Anti-inflammatory agent-To evaluate the role of Quercetin as an antioxidant and anti-inflammatory agent, a randomized double-blind clinical trial was undertaken to determine the effects of quercetin supplementation on oxidative stress and inflammatory biomarkers in nonprofessional athletes with regular exercise over a period of 8 months. The results confirmed that after 8 weeks supplementation with quercetin-vitamin C there was a reduction in oxidative stress and markers of inflammation (2). Furthermore, in other studies, quercetin was reported as a long-lasting anti-inflammatory substance that possesses strong anti-inflammatory capacities (3), (4).
Chemo-preventative– As well as its inflammatory effects, quercetin is also reported to have chemopreventive effects (5). Studies in animal have shown its ability to potentiate the antitumor effects in liver cancer cells while protecting normal liver cells (6).
Cancer- Research suggests quercetin may also be beneficial in patients with pancreatic cancer.
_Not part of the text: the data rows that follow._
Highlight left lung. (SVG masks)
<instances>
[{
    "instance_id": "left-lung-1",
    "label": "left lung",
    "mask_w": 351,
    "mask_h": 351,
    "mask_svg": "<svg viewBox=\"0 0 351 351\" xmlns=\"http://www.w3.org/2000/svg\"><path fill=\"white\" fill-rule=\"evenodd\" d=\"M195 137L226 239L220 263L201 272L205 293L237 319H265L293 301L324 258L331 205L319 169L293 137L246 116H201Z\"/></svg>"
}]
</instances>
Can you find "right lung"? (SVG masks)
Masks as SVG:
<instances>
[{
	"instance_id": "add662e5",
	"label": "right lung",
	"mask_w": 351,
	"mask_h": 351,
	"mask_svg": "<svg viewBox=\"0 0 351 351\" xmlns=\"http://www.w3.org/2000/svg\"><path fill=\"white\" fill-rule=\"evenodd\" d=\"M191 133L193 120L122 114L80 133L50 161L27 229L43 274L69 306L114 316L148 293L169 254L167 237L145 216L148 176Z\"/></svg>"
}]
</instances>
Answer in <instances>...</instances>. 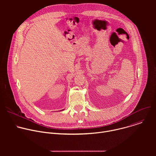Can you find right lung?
Returning <instances> with one entry per match:
<instances>
[{
	"instance_id": "1",
	"label": "right lung",
	"mask_w": 156,
	"mask_h": 156,
	"mask_svg": "<svg viewBox=\"0 0 156 156\" xmlns=\"http://www.w3.org/2000/svg\"><path fill=\"white\" fill-rule=\"evenodd\" d=\"M63 110H64V109H63Z\"/></svg>"
}]
</instances>
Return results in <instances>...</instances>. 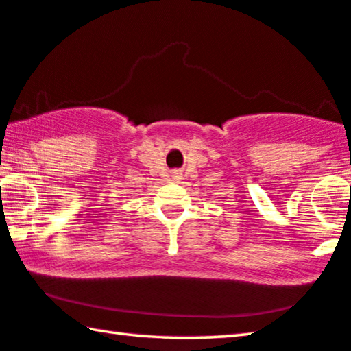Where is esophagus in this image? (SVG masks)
<instances>
[{"label":"esophagus","instance_id":"34e87169","mask_svg":"<svg viewBox=\"0 0 351 351\" xmlns=\"http://www.w3.org/2000/svg\"><path fill=\"white\" fill-rule=\"evenodd\" d=\"M174 177H180V172L176 171V172H174Z\"/></svg>","mask_w":351,"mask_h":351}]
</instances>
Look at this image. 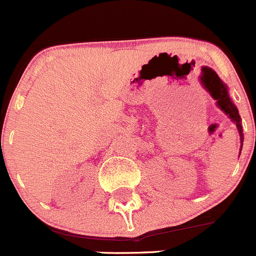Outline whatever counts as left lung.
Wrapping results in <instances>:
<instances>
[{"label":"left lung","mask_w":256,"mask_h":256,"mask_svg":"<svg viewBox=\"0 0 256 256\" xmlns=\"http://www.w3.org/2000/svg\"><path fill=\"white\" fill-rule=\"evenodd\" d=\"M206 90L210 94V96L216 101V106H218L222 112H224V114L230 118V120L236 124L237 130H238L240 133V140H241V148H242L244 134H242V124H241V116H240L236 105H234L232 98L230 97L227 84L222 82V79L214 73V79H212V82L208 86ZM240 152H241V150H240Z\"/></svg>","instance_id":"left-lung-1"}]
</instances>
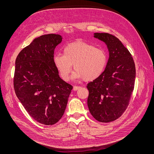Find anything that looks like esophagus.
<instances>
[{
  "instance_id": "34e87169",
  "label": "esophagus",
  "mask_w": 154,
  "mask_h": 154,
  "mask_svg": "<svg viewBox=\"0 0 154 154\" xmlns=\"http://www.w3.org/2000/svg\"><path fill=\"white\" fill-rule=\"evenodd\" d=\"M81 87H79V86H74L73 87V91H77V90H78V89H80Z\"/></svg>"
}]
</instances>
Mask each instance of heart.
<instances>
[{
	"label": "heart",
	"mask_w": 154,
	"mask_h": 154,
	"mask_svg": "<svg viewBox=\"0 0 154 154\" xmlns=\"http://www.w3.org/2000/svg\"><path fill=\"white\" fill-rule=\"evenodd\" d=\"M107 62L105 51L85 42L77 40L63 48V54H57L53 57L54 65L63 80H69L73 67V80L84 79L92 81L103 73Z\"/></svg>",
	"instance_id": "b5f03b06"
}]
</instances>
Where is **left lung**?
<instances>
[{
	"label": "left lung",
	"instance_id": "1",
	"mask_svg": "<svg viewBox=\"0 0 154 154\" xmlns=\"http://www.w3.org/2000/svg\"><path fill=\"white\" fill-rule=\"evenodd\" d=\"M94 37L106 44L109 58L103 73L87 84V105L97 121L108 123L119 118L127 109L136 67L131 54L118 38L105 32H95Z\"/></svg>",
	"mask_w": 154,
	"mask_h": 154
}]
</instances>
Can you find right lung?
Instances as JSON below:
<instances>
[{
  "label": "right lung",
  "instance_id": "obj_1",
  "mask_svg": "<svg viewBox=\"0 0 154 154\" xmlns=\"http://www.w3.org/2000/svg\"><path fill=\"white\" fill-rule=\"evenodd\" d=\"M62 36L48 34L36 38L18 54L14 89L24 109L36 122L52 125L62 118L72 86L59 76L54 51Z\"/></svg>",
  "mask_w": 154,
  "mask_h": 154
}]
</instances>
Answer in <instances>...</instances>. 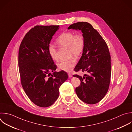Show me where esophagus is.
I'll use <instances>...</instances> for the list:
<instances>
[{"instance_id":"esophagus-1","label":"esophagus","mask_w":132,"mask_h":132,"mask_svg":"<svg viewBox=\"0 0 132 132\" xmlns=\"http://www.w3.org/2000/svg\"><path fill=\"white\" fill-rule=\"evenodd\" d=\"M68 77H69V78H71V77H72V75H71V73H68Z\"/></svg>"}]
</instances>
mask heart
<instances>
[{"instance_id":"b5f03b06","label":"heart","mask_w":132,"mask_h":132,"mask_svg":"<svg viewBox=\"0 0 132 132\" xmlns=\"http://www.w3.org/2000/svg\"><path fill=\"white\" fill-rule=\"evenodd\" d=\"M58 45L63 48L68 49L69 54L70 56L73 55L75 57H79L82 54L84 46L85 39L83 36L81 34L75 35L72 32H65L61 34L56 40ZM48 52L53 60H56V49L54 46L50 43L48 46ZM76 64V60L72 58L67 61L61 62L58 64L60 69L69 72Z\"/></svg>"}]
</instances>
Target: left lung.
<instances>
[{
  "label": "left lung",
  "instance_id": "8db88e82",
  "mask_svg": "<svg viewBox=\"0 0 132 132\" xmlns=\"http://www.w3.org/2000/svg\"><path fill=\"white\" fill-rule=\"evenodd\" d=\"M68 29L81 30L85 39L82 56L75 68V71L87 72L83 78L75 75L81 81L76 88L78 97L88 104L101 101L108 92L111 77L110 55L103 37L89 23L78 22L70 25Z\"/></svg>",
  "mask_w": 132,
  "mask_h": 132
}]
</instances>
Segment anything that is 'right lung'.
I'll return each mask as SVG.
<instances>
[{
	"instance_id": "right-lung-1",
	"label": "right lung",
	"mask_w": 132,
	"mask_h": 132,
	"mask_svg": "<svg viewBox=\"0 0 132 132\" xmlns=\"http://www.w3.org/2000/svg\"><path fill=\"white\" fill-rule=\"evenodd\" d=\"M59 28V25L36 26L26 34L20 46L19 67L22 87L30 101L41 107L54 103L60 86L68 78L63 70L55 71L57 67L48 50Z\"/></svg>"
}]
</instances>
A study on mice showed quercetin inhibited the growth of pancreatic cancer cells (7).
Depression- Quercetin has also demonstrated neuroprotective and antidepressant effects (8) and exerts pro-oxidant effects by decreasing homocysteine levels (9).
Allergies– Quercetin is a natural anti-histamine and so may help to relieve allergic-symptoms of hay fever and asthma symptoms.
Reducing inflammation– Quercetin may help to relieve the swelling associated with ailments such as arthritis.
Reducing the risk of heart disease– Quercetin may have antioxidant properties which have historically helped to prevent arteriosclerosis (hardening of the arteries).
Quercetin is considered to be well tolerated in humans with no side effects reported even when consumed at high doses (2,000mg per kg body weight). Allergic reactions are very uncommon however as with all compounds allergic reactions can occur and discontinuation would be advised. No Tolerable Upper Intake Level has been established for Quercetin.